Optimization Methods in Planning

Many variants of planning problems can be formulated as mathematical optimization problems.

Linear Programming and Mixed-Integer Programming

Linear Programming (LP):

\[\min \mathbf{c}^T \mathbf{x} \quad \text{s.t.} \quad \mathbf{A}\mathbf{x} \leq \mathbf{b}, \quad \mathbf{x} \geq 0\]

Both objective function and constraints are linear
Simplex method and Interior Point methods
Applications: Resource allocation, network flows, relaxations of scheduling problems

Mixed-Integer Programming (MIP) — when some decision variables must take integer values:

\[\min \mathbf{c}^T \mathbf{x} + \mathbf{d}^T \mathbf{y} \quad \text{s.t.} \quad \mathbf{A}\mathbf{x} + \mathbf{B}\mathbf{y} \leq \mathbf{b}, \quad \mathbf{y} \in \mathbb{Z}^p\]

MILP (Mixed-Integer Linear Programming): NP-hard, but modern solvers (Gurobi, CPLEX) can handle considerable scale
Applications: Obstacle avoidance (binary variables for which side of obstacles), task assignment (0-1 decisions), vehicle routing (TSP/VRP)

Nonlinear Programming and Convex Optimization

Nonlinear Programming (NLP):

\[\min f(\mathbf{x}) \quad \text{s.t.} \quad g_i(\mathbf{x}) \leq 0, \quad h_j(\mathbf{x}) = 0\]

Solution methods:

Gradient Descent / Newton's Method: For unconstrained or simply constrained problems
Sequential Quadratic Programming (SQP): Approximates the problem as QP at each step
Interior Point Methods (IPM): Converts inequality constraints to barrier functions
Augmented Lagrangian Method (ALM): Combines Lagrange multipliers with penalty terms

Convex Optimization — when \(f\) and the feasible region are both convex, local optima are global optima:

Quadratic Programming (QP): \(\min \frac{1}{2}\mathbf{x}^T\mathbf{H}\mathbf{x} + \mathbf{f}^T\mathbf{x}\)
Second-Order Cone Programming (SOCP): Constraints are second-order cones
Semidefinite Programming (SDP): Constraints are positive semidefinite matrices

In trajectory optimization, many problems can be formulated or approximated as convex optimization.

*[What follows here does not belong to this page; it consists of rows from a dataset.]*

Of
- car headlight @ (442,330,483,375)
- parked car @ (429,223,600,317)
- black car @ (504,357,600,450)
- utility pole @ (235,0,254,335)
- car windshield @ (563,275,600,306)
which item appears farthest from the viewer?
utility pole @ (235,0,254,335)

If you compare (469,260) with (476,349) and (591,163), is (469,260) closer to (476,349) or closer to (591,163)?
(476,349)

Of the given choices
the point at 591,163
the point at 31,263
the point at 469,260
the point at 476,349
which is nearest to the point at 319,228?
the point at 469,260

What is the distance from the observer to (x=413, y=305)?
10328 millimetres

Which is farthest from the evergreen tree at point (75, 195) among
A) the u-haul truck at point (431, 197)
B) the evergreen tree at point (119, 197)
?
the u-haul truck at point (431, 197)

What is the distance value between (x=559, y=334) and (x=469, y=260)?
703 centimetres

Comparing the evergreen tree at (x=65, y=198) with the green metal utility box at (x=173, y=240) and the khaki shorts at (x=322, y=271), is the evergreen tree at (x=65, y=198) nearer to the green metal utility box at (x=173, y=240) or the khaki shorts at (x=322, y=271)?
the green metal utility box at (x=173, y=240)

Constraint Optimization in Planning

Task Assignment Problem — assign \(n\) tasks to \(m\) agents, minimizing total cost:

\[\min \sum_{i,j} c_{ij} x_{ij} \quad \text{s.t.} \quad \sum_j x_{ij} = 1, \quad x_{ij} \in \{0, 1\}\]

The Hungarian algorithm solves this in polynomial time.

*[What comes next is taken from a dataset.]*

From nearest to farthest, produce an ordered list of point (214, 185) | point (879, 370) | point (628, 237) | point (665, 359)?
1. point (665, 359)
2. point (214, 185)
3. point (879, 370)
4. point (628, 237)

Vehicle Routing Problem (VRP) — a generalization of TSP: multiple vehicles depart from a depot to serve all customers and return:

Capacitated VRP (CVRP)
VRP with Time Windows (VRPTW)
Typically solved using MIP + heuristics (column generation, adaptive large neighborhood search)

Scheduling Problems — Job Shop Scheduling:

\(n\) jobs, \(m\) machines, each job has operation precedence constraints
Objective: Minimize makespan
NP-hard; in practice solved by combining CP (Constraint Programming) and MIP

Key References

Stuart Russell & Peter Norvig, Artificial Intelligence: A Modern Approach (AIMA) — Part III: Planning
Dana Nau et al., Automated Planning: Theory and Practice
Steven LaValle, Planning Algorithms